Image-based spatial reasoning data
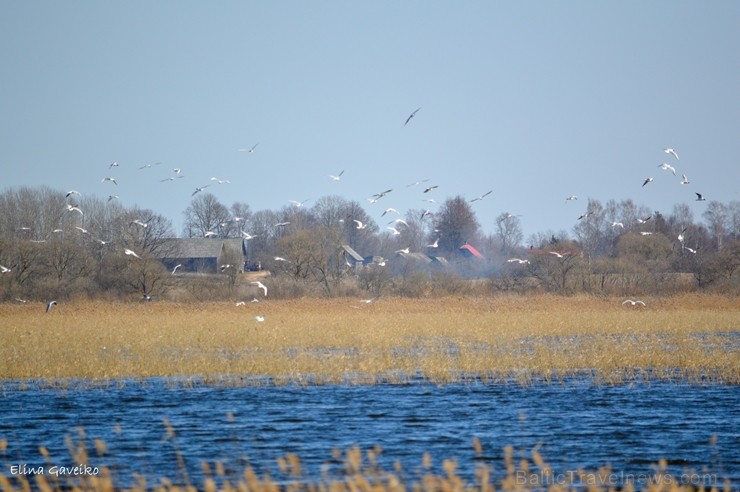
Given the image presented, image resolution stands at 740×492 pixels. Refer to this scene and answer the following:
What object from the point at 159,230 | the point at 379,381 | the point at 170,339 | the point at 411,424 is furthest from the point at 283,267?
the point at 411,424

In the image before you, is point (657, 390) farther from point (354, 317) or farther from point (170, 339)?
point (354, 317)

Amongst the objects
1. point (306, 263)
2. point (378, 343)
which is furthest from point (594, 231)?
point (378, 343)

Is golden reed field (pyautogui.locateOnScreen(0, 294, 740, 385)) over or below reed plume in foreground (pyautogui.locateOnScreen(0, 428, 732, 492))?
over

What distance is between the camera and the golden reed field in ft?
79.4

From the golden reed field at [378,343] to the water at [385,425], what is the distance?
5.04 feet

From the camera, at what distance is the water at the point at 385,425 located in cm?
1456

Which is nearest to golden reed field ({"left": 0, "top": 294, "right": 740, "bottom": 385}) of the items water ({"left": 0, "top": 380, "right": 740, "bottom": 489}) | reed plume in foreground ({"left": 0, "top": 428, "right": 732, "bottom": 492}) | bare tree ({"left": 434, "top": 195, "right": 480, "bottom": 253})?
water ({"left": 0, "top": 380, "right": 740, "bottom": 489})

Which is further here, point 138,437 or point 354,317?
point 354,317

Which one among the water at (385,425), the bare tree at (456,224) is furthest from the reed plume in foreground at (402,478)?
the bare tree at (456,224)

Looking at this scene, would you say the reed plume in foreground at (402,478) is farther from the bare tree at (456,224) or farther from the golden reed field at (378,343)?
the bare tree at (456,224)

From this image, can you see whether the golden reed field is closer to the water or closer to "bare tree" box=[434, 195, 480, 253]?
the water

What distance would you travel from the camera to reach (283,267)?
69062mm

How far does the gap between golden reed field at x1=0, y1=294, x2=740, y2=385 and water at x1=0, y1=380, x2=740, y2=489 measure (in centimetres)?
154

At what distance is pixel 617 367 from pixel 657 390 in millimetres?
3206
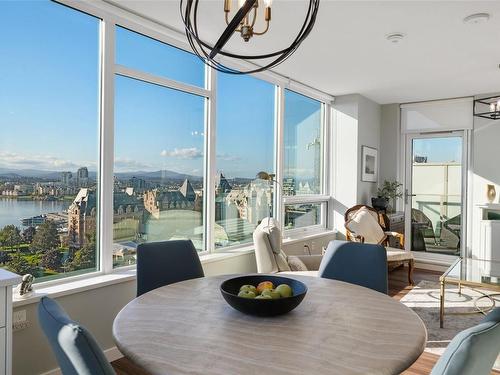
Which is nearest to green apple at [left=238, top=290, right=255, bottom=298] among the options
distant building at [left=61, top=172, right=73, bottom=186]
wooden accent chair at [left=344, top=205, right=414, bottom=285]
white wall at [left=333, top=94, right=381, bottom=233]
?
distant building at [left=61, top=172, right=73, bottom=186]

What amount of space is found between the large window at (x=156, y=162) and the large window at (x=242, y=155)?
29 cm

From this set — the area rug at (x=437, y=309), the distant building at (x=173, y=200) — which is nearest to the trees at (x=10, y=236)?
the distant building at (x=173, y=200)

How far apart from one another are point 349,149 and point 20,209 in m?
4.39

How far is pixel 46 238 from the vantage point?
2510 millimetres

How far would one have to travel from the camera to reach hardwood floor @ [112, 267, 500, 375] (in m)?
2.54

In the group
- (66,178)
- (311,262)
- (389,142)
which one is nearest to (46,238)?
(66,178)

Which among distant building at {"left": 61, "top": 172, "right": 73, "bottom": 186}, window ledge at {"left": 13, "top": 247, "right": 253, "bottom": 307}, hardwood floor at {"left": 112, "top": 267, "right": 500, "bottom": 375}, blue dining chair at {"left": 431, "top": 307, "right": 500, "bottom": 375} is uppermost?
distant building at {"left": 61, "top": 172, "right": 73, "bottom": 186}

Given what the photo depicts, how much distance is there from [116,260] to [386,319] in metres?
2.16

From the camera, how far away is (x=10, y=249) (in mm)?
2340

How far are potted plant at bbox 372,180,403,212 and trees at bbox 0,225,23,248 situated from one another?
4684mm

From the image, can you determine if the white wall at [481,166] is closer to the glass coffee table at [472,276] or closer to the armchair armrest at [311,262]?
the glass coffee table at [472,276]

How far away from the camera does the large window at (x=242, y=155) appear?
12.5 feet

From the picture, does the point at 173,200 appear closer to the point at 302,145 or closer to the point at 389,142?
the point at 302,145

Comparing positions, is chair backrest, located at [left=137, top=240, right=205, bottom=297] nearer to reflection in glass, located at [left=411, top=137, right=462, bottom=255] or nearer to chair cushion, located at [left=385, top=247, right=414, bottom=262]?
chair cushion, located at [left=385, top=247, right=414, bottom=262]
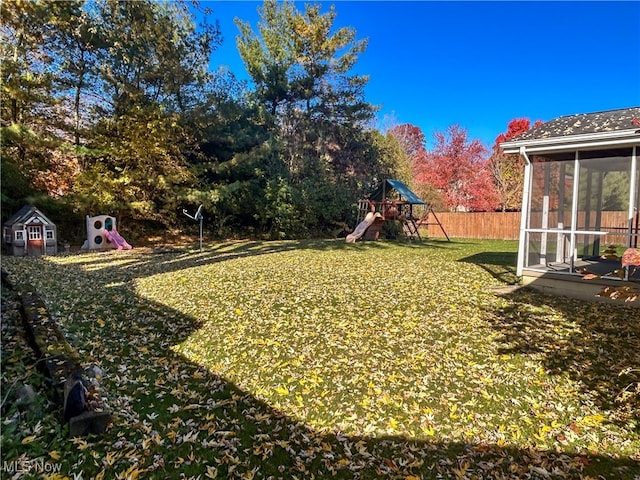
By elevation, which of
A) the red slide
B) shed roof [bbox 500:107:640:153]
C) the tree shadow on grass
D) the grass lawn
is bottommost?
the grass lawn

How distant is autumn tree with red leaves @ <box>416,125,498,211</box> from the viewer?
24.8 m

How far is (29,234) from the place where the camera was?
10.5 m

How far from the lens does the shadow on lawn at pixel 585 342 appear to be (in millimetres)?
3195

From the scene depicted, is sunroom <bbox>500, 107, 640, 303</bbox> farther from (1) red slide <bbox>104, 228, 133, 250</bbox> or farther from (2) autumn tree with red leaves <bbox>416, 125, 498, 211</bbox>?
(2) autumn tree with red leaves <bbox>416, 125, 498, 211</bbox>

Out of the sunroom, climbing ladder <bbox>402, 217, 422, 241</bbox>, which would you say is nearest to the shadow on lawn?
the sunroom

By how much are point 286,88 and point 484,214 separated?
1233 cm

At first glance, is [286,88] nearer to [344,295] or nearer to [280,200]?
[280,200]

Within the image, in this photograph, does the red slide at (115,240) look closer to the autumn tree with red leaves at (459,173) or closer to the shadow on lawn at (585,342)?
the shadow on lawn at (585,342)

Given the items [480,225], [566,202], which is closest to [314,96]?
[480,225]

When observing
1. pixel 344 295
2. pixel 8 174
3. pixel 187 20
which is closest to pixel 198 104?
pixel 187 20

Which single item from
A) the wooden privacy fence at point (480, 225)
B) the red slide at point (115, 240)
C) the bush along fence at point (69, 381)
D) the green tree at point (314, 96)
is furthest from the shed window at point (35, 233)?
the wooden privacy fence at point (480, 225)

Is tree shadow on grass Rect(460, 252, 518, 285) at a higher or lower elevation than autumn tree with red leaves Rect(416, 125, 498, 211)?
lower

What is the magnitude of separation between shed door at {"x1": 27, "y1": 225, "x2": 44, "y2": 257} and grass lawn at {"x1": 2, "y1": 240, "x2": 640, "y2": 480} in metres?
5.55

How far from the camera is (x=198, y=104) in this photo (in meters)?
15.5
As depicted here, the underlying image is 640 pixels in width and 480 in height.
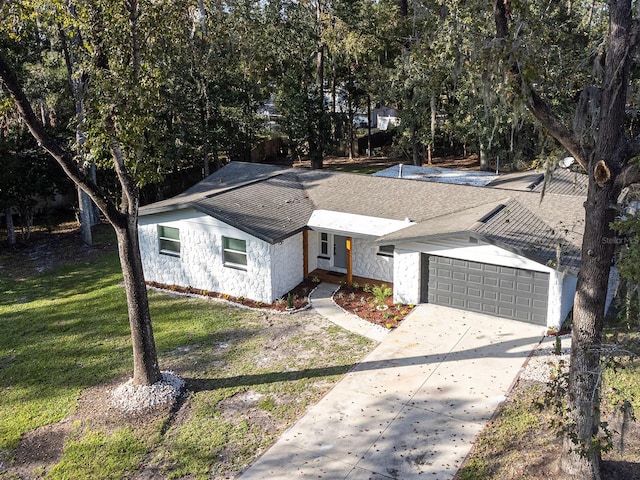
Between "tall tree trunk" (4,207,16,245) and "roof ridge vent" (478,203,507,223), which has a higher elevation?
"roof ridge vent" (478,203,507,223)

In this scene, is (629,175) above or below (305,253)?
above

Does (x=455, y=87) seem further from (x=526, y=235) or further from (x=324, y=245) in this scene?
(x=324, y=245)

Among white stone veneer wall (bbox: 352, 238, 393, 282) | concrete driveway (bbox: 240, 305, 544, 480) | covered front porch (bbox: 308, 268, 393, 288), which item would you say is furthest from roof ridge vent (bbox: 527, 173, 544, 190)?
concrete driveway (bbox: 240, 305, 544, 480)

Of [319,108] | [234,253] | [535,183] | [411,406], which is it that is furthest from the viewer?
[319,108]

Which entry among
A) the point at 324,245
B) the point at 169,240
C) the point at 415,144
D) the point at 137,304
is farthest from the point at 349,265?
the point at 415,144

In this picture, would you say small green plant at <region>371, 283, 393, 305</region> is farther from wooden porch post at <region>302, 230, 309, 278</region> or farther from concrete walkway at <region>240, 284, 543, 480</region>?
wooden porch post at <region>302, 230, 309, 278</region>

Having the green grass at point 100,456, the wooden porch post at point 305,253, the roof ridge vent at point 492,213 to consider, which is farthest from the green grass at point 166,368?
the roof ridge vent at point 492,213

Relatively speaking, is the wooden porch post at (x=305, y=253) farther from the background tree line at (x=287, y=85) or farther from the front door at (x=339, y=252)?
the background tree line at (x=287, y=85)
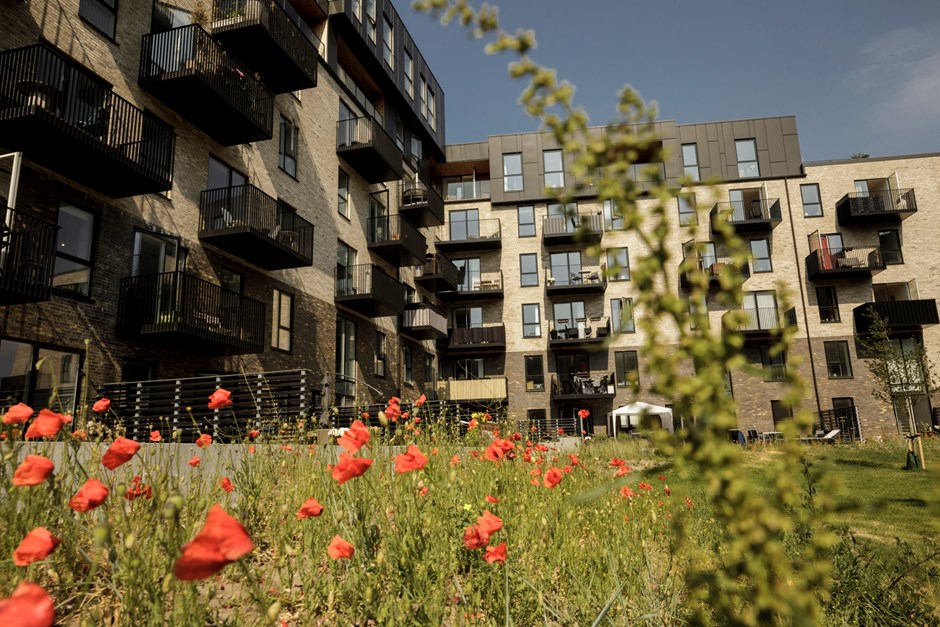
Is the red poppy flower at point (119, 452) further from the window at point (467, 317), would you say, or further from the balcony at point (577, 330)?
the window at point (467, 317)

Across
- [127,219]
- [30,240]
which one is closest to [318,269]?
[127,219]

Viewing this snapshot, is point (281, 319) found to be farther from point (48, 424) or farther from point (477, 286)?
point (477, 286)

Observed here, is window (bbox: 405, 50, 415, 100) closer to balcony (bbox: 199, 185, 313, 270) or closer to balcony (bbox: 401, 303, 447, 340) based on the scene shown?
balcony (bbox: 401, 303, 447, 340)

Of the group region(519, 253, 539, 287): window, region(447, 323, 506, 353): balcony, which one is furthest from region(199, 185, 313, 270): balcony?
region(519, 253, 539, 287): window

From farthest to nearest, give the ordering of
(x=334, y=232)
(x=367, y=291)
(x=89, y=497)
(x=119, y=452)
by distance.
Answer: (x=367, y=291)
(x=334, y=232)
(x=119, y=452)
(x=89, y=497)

# Written exercise
Starting from the line where "In this picture, would" appears, copy every line through the end of the material, both ends included, but no pictures.

# Final result
In this picture, would you say small green plant at <region>371, 283, 393, 305</region> is farther from wooden porch post at <region>302, 230, 309, 278</region> or farther from concrete walkway at <region>240, 284, 543, 480</region>?
wooden porch post at <region>302, 230, 309, 278</region>

Having the green grass at point 100,456, the wooden porch post at point 305,253, the roof ridge vent at point 492,213 to consider, which is farthest from the green grass at point 166,368?
the roof ridge vent at point 492,213

Relatively speaking, is the wooden porch post at (x=305, y=253) farther from the background tree line at (x=287, y=85) or farther from the front door at (x=339, y=252)?
the background tree line at (x=287, y=85)
Is the red poppy flower at point (119, 452) further from the window at point (467, 317), would you say, or further from the balcony at point (577, 330)?
the window at point (467, 317)

Across
- [127,219]
- [30,240]
which one is closest to [318,269]?
[127,219]

Viewing this snapshot, is point (281, 319) found to be farther from point (48, 424) or farther from point (477, 286)?
point (477, 286)

Observed here, is window (bbox: 405, 50, 415, 100) closer to balcony (bbox: 199, 185, 313, 270) or closer to balcony (bbox: 401, 303, 447, 340) based on the scene shown?
balcony (bbox: 401, 303, 447, 340)

Of the group region(519, 253, 539, 287): window, region(447, 323, 506, 353): balcony, which one is furthest from region(199, 185, 313, 270): balcony?
region(519, 253, 539, 287): window

From farthest to nearest, give the ordering of
(x=334, y=232)
(x=367, y=291)
(x=89, y=497)
(x=119, y=452)
by distance.
Answer: (x=367, y=291)
(x=334, y=232)
(x=119, y=452)
(x=89, y=497)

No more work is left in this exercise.